Now the mechanics. Four steps. Find, validate, project out, pick the stream. Step one: find the refusal direction. The method is called difference-in-means on contrastive activations.

You collect two sets of instructions. A harmful set — typically thirty-two to one hundred twenty-eight genuinely harmful prompts, the kind the model is trained to refuse. Think AdvBench or HarmBench. And a benign set, matched in count, length, and topic distribution, that the model happily complies with.

For each instruction you run a forward pass through the model and capture the residual-stream activation at the final token position of the prompt. You do this for every layer. A Llama-style decoder has one residual stream per layer; a thirty-two-layer model gives you thirty-two candidate directions.
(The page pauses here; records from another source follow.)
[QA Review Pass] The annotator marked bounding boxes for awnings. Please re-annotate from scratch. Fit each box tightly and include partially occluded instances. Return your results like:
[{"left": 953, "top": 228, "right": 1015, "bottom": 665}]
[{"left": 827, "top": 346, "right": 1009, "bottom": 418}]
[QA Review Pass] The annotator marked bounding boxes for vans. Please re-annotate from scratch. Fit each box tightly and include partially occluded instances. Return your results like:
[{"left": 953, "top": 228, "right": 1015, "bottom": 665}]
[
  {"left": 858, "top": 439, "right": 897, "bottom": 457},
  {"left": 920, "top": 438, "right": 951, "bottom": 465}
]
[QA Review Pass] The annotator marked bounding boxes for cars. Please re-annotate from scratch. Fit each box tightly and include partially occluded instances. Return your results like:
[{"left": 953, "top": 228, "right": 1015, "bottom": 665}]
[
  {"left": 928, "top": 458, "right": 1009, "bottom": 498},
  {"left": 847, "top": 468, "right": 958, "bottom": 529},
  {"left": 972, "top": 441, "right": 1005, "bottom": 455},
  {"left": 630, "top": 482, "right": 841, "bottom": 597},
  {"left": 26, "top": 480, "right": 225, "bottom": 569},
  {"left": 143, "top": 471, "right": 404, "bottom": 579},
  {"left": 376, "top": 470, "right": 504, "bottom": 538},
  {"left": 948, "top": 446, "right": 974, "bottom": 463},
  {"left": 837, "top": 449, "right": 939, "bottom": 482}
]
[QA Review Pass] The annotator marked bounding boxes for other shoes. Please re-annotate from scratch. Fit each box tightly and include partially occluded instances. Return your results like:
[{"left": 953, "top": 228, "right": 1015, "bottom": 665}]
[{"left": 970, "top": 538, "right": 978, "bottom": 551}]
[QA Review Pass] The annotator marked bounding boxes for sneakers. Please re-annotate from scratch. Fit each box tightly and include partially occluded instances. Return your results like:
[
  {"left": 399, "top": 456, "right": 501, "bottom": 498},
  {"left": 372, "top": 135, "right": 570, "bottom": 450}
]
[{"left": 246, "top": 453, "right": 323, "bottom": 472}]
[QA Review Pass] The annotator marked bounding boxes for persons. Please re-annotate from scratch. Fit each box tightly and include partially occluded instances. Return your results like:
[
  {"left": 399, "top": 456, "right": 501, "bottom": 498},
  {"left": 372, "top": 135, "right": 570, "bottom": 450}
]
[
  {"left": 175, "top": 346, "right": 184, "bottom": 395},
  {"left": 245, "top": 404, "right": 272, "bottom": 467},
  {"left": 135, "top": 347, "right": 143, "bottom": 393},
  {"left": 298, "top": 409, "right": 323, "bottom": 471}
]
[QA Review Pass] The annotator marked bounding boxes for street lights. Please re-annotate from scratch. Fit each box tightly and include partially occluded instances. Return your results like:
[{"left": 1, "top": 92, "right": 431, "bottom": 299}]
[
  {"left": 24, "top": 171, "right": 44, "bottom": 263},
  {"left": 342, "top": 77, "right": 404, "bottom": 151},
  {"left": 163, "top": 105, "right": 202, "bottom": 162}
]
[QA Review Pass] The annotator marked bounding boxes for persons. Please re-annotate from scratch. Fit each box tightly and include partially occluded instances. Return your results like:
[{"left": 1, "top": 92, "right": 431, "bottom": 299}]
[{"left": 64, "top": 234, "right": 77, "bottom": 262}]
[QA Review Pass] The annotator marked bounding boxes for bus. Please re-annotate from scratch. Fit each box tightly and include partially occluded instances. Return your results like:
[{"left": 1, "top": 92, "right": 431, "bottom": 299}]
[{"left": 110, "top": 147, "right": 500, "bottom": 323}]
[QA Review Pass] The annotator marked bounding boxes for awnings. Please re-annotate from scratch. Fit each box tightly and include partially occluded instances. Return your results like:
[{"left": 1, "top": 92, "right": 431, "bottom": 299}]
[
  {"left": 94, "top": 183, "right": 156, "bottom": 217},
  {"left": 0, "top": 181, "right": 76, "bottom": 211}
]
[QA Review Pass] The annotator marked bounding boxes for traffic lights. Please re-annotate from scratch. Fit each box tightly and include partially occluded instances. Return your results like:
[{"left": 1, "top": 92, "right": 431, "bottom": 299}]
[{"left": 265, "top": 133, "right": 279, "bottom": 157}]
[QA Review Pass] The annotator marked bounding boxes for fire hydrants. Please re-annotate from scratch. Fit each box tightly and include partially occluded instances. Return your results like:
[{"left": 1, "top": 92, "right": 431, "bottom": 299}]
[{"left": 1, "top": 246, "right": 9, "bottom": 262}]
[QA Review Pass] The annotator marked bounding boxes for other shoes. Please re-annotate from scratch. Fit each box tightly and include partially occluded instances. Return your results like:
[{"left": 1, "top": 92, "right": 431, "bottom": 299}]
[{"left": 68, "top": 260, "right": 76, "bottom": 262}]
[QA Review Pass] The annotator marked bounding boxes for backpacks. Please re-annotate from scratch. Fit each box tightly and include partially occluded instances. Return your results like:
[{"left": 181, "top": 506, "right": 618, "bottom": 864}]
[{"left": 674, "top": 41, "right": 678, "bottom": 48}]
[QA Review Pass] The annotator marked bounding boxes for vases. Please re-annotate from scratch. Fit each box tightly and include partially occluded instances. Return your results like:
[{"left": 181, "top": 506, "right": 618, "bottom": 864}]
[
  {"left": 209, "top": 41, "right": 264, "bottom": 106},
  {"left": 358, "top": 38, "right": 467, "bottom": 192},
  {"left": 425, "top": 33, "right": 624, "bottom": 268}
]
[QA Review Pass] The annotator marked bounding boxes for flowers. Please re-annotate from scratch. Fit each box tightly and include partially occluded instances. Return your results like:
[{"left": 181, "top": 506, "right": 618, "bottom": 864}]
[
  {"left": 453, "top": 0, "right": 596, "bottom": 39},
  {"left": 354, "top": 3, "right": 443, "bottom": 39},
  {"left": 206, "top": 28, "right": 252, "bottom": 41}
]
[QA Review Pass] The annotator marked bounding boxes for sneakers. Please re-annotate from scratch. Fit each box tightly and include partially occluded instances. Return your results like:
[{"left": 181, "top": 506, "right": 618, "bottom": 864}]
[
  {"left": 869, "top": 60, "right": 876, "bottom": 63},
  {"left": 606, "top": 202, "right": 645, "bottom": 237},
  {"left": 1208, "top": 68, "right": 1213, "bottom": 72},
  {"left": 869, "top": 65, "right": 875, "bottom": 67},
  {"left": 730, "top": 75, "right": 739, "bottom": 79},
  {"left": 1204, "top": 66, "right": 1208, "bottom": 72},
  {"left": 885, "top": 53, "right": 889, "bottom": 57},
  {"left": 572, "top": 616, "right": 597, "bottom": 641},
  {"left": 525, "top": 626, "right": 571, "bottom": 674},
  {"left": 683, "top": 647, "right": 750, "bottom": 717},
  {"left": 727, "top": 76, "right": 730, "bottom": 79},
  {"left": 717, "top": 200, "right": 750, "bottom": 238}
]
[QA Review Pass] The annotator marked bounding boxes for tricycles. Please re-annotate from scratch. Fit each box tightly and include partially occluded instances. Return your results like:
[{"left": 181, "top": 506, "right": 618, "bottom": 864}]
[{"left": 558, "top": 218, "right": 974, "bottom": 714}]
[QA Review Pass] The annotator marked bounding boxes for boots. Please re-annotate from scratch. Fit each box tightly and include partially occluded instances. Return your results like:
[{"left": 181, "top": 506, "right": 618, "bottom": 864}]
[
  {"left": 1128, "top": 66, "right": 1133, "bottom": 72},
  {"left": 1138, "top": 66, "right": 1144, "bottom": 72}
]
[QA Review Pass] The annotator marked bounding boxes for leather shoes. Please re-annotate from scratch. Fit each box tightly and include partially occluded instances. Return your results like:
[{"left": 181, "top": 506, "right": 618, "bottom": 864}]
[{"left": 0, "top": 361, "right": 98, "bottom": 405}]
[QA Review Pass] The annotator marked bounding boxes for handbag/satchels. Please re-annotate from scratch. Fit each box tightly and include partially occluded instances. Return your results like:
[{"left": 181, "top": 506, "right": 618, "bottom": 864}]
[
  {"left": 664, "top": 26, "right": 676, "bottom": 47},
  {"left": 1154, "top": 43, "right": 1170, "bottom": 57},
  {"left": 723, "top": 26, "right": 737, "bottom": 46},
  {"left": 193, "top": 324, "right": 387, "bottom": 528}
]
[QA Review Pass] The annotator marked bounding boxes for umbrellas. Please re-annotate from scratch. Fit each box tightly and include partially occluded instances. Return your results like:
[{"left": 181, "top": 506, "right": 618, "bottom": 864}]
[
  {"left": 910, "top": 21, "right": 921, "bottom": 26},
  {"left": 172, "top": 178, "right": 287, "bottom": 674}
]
Then, per layer, you compute the mean activation across the harmful set, the mean activation across the benign set, and subtract. That difference vector is your candidate refusal direction for that layer. There is one candidate per layer.

Why difference-in-means rather than something fancier like a trained probe or PCA? Because it is cheap, it is unsupervised, and empirically it works. The mean activation on harmful prompts and the mean activation on benign prompts differ in a way that is dominated by a single axis, and that axis is the refusal direction. The paper benchmarks more sophisticated estimators; difference-in-means is competitive or superior, and it requires no labels beyond "this prompt is harmful."

[SLIDE 6 — Steps 2 and 4, validate and pick the stream]

Step two: validate that it really is approximately one direction. Before you commit to deleting a direction, you sanity-check. Clamp only the top-k principal components of the harmful-versus-benign difference and measure refusal reduction. The paper shows that for the thirteen models, k equals one captures almost all of the refusal effect — the curve is sharply one-dimensional. If your model needs k equal to three or five, that is the modern-model caveat, which we will get to, and single-direction ablation will be incomplete.

You also check generalization: does clamping this direction also eliminate refusals on a held-out harmful set the model never saw during direction-finding? If yes, you found the refusal direction, not a memorized artifact.

Then step four, which I'll cover now because it pairs with validation: pick which residual stream to target. A Llama-style decoder block has three junctions. Pre — the block input, before attention. Post — the block output, after the MLP residual addition. And mid — the internal junction after attention, before the MLP.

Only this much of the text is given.